Most of the informatin you seek can be found in the Adv. User Guide Chapter 4: Policy Enforcement.

Please keep in mind that these are only a few basic suggestions and my vary greatly depending on your actual wants and needs!

Do most people use each data port as a separate interface and if a NIC goes down, fail over to another box?

Highly depends on the environment and the requirements we need to meet. Usually the "fail-over" is done by DNS anyhow, since the clustering for the Ironports really is only a config-cluster anyhow that doesn't do much more than exchange the running configs between the different members.

NIC Pairing we usually use in those environments where any sort of HA functionality is a MUST and any downtime spawns unwanted questions. But we don't mind switching it on in other scenarios either.

Torsten

1) One Incoming IP interface, one Incoming Listener (Port 25)
2) One Ougoing IP interface, one Outgoing Listener (Port 25)
3) One Encryption IP interface, two Listeners (In Port 25, Out Port 8025)
4) One Management IP interface running all the management services (ssh, ftp, https)
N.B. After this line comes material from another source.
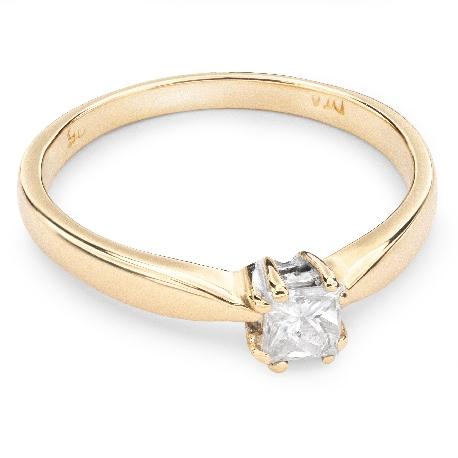"""Помолвочное кольцо с Aлмазом """"Прочность 56"""""""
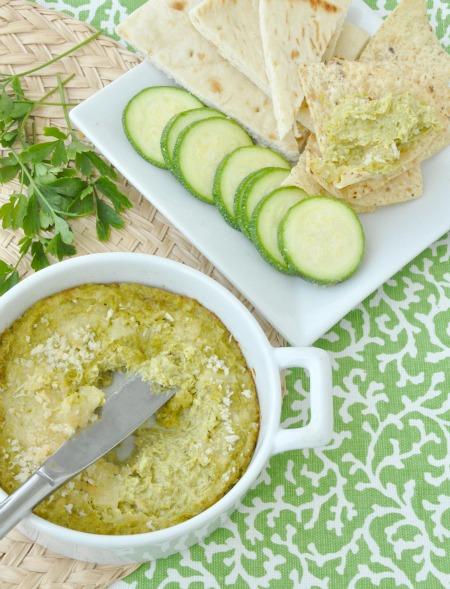 Cheesy Baked Asparagus Dip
We have the C350 so I do not think we have that extra port for #3 to be set up. I am going to plan on splitting the pairing into two interfaces and having one be inbound (Public) and the other be outbound (Private) and create message filters to route the emails to their different destinations before IronPort has a chance to process them to send them on their final destination.

How would #3 be used in any case? Would this be the interface to send to PGP in your scenerio?

Zeff Wheelock

You need to be careful when you are talking about interfaces.

The C350 has, by default, 3 physical interfaces. Data1, Data2, Management.

But there are also LOGICAL IP interfaces that are technically in no way limited, only by "license". On the C150 for example you can have a maximum of 4 IP interfaces. I am note sure about the C350/C650. I think it used to be something like 16/32 or 32/64, but I am not 100% sure anymore and too lazy to look it up.

Now what you want to do is:

1) Set up NIC Pairing on the device (through the CLI) and name your pair PAIR01. Hook up both NICs to your switch(es).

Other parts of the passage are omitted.